*Что сделать:* Продолжите приведённый ниже фрагмент об анонимизации полевых данных в этнографических исследованиях, начиная сразу после его последнего предложения.

*Фрагмент текста:*
·····

10 Сензитивность темы обусловила необходимость анонимизации полевых данных. Зарубежные школы антропологии — в особенности американская — рассматривают принцип анонимности как одно из этических обязательств ученого перед изучаемым сообществом и отдельными его представителями. Широко известное правило “не навреди” (Principles… 2012) призывает антропологов принимать взвешенные решения, оценивая последствия публикации и распространения информации о результатах исследований. Следуя данному правилу, авторы статей блока попытались найти баланс между представлением социально-экономического контекста (подробной характеристики каждого изучаемого населенного пункта) и анонимизацией. Поскольку в российской этнографической традиции практика анонимизации в представлении результатов исследования не является общепринятой, одной из задач данного выпуска мы видели описание методологии нашей полевой работы: фокусирование на том, какое влияние оказывает исследователь на характер получаемых данных (т.к. этнограф может рассматриваться местным населением как посредник в отношениях с государством) (Рахманова наст. выпуск), а также на закрытости сообщества в связи с криминализацией промысла (Гаврилова наст. выпуск) или в связи с историей его регуляции в прошлом (Журавская, Рыжова наст. выпуск).

·····

*Выдержка из данных:*

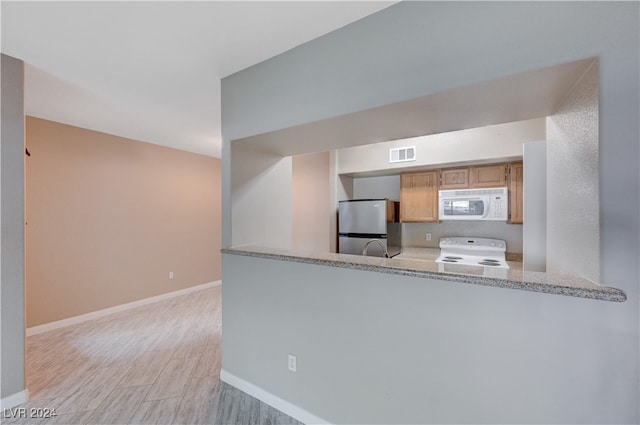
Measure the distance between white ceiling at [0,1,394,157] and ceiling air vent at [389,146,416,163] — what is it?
7.96 ft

·····

*Ответ:*
11 Стратегия сохранения анонимности информантов и географических объектов, широко распространенная в зарубежных социально-антропологических работах, была применена рядом авторов при описании российского материала (Paxson 2005; Ссорин-Чайков 2012; Nakhshina 2012). Участники проекта придерживались этой линии в процессе сбора данных, во время представления результатов и при подготовке текстов к публикации: помимо изменения имен информантов (или использования псевдонимов) были изменены названия исследуемых населенных пунктов, а иногда и административно-территориальных единиц, к которым они относятся.
12

* * *

Итак, предлагаемые в рамках специальной темы номера статьи демонстрируют неравномерное распределение присутствия государства (как во времени, так и в реальном и воображаемом пространствах), позволяющее местному населению выработать собственные стратегии неформального природопользования. Авторы статей попытались понять, как формируется повседневность в исследуемых локальностях. Осмыслить и структурировать собранный полевой материал помогли дискуссии участников проекта, а также комментарии коллег — Н.Б. Вахтина, М.Я. Рожанского и, в особенности, Н.В. Ссорина-Чайкова, — которым авторы настоящего блока искренне благодарны.

Библиография

1. Барсукова С.Ю. Неформальная экономика. Экономико-социологический анализ. М.: Издательский дом ГУ ВШЭ, 2004.

2. Барсукова С.Ю., Радаев В.В. Неформальная экономика в России: краткий обзор // Экономическая социология. 2012. Т. 13. № 2. С. 99–111.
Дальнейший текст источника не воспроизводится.